Monday, January 19, 2009

Before You Let Me Taste Her On You



In sleep,
the magnets
pulling from each of our centers
break two ribs,
tear open the flesh
outlining our hearts,
wanting out.

The arm that found the breast
to press into,
the hand that cupped
the chin,
the cold foot grazing the calf
my hip, your stomach.

(Your hands held
her face as she dreamt,

of chasing children
naming them after you;

You kissed her
open mouthed,
her eyes closed.)

You can't tell
the difference anymore.
You whisper her name
touching your lips
to my cheek.

Thursday, January 15, 2009

Letting Go



His voice is gone, quickly followed by his eyes, his lips
the heartbreaking smile he gave instead of words, his hands,
the touch, his entire weight suddenly lifted from your body;
he becomes someone you
brushed up against once on the subway

to the Brooklyn Botanic Garden,

each of his limbs
thorn stems
of acacia
one by one

clipped.

The memoirs of each season
found winter, flew south to the perpetual summer cabin
lodged in the woods of your thicket mind;
there are no phones there.

Only gods hiding

in clouds of

of dust.
You kissed Apollo goodbye.
The half written poem he wrote using your hand

that lived inside

the second desk drawer
loses a line each day.
The morning cigarette blows smoke ring holes
in your doughnut head, your eyes glazed.
Even now, as you memorize the words to your favorite poem,
something else is slipping.
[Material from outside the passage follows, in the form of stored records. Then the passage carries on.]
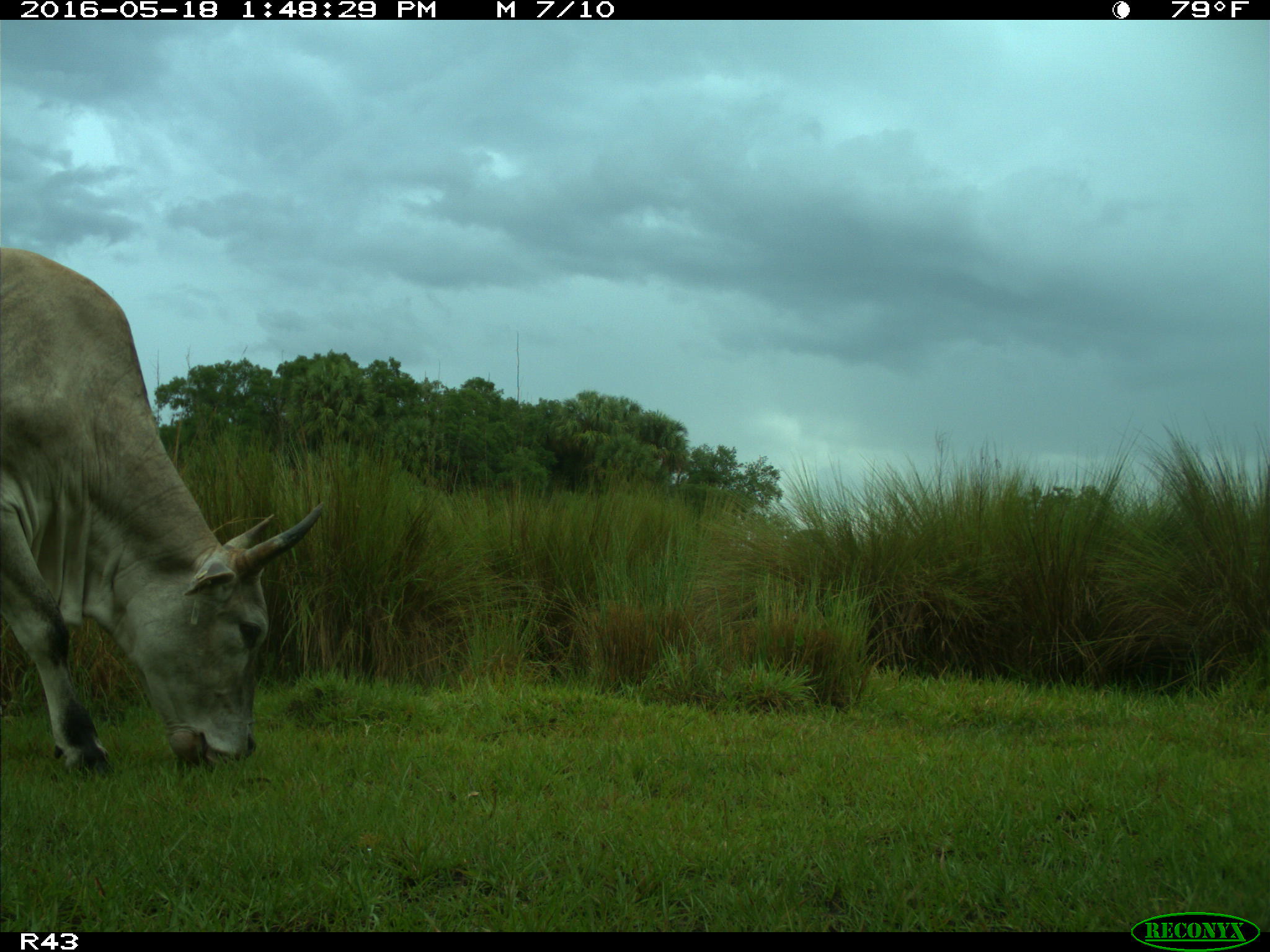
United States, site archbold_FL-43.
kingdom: Animalia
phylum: Chordata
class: Mammalia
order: Artiodactyla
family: Bovidae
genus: Bos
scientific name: Bos taurus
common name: domestic cow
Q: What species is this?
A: Bos taurus (domestic cow).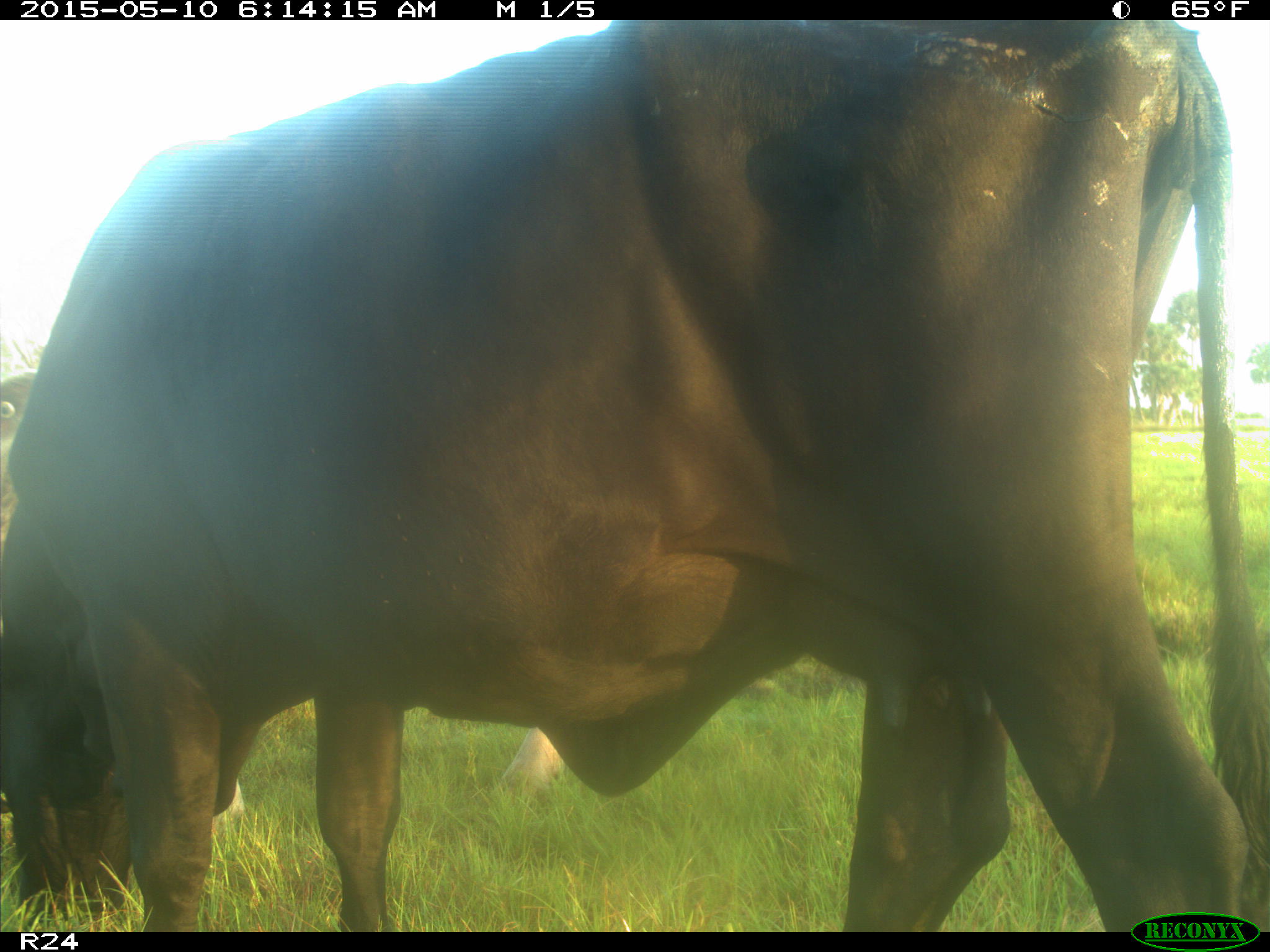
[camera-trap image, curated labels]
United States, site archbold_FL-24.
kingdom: Animalia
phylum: Chordata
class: Mammalia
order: Artiodactyla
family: Bovidae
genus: Bos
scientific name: Bos taurus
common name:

The spelling of inertia is missing an I,
each state's flower found faded perhaps,
the names of presidents, large blanks.

But his name,
it is stationed at the tip of your tongue
waiting for your mouth to open.
Hand over mouth,
the holding in is a ritual.
Or a seance.
You've lit and blown out all the candles in your house
with all the lights still on.

You wake at 2 am each night
looking for the dictionary, slipping the cookbook beneath the pillow.
The sky in the window seems to have drifted
out of a song you once knew by heart.

The night,

the flowing dress of a

widowed woman.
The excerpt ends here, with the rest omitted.